For six decades, Worthing High School has been known as the pride of Sunnyside, one of Houston’s oldest black communities, just a few miles south of downtown. Prominent alumni have worked at the Pentagon, served in the Texas Legislature and played in the NFL.
But the neighborhood could lose Worthing High. It has failed to meet every state academic target over the last four years – the only school in Texas to miss so much.
Unless Worthing boosts test scores and gets more kids ready for college – and fast – state law requires the Texas Education Commissioner to shut it down or replace the locally-elected Houston school board with outside managers this year.
In collaboration with the Houston Chronicle, Houston Public Media investigated what went wrong at Worthing High: Why has it gotten to this point, and what’s being done to fix it?
We obtained public school records, interviewed current and former educators, as well as community members and students.

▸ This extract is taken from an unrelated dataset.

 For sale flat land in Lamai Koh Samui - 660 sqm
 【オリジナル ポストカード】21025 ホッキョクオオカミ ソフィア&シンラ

Here are some of our findings.
Principal turnover
Since 2011, Worthing has had more administrative turnover than any of Houston’s over 40 high schools. The current leader, Khalilah Campbell-Rhone, just finished her first full year and is the school’s sixth principal in 10 years. That turnover, according to educators and community members, is the number one reason why Worthing High has struggled so much. As longtime football coach Brandon Ellis put it: “You’d be on a high and then you’d come down. One minute, OK, we’re excited, we got new personnel, we’re going to fight, we’re going to take care of business – and then all of a sudden you have a change coming. I think it trickled down to the kids as well.”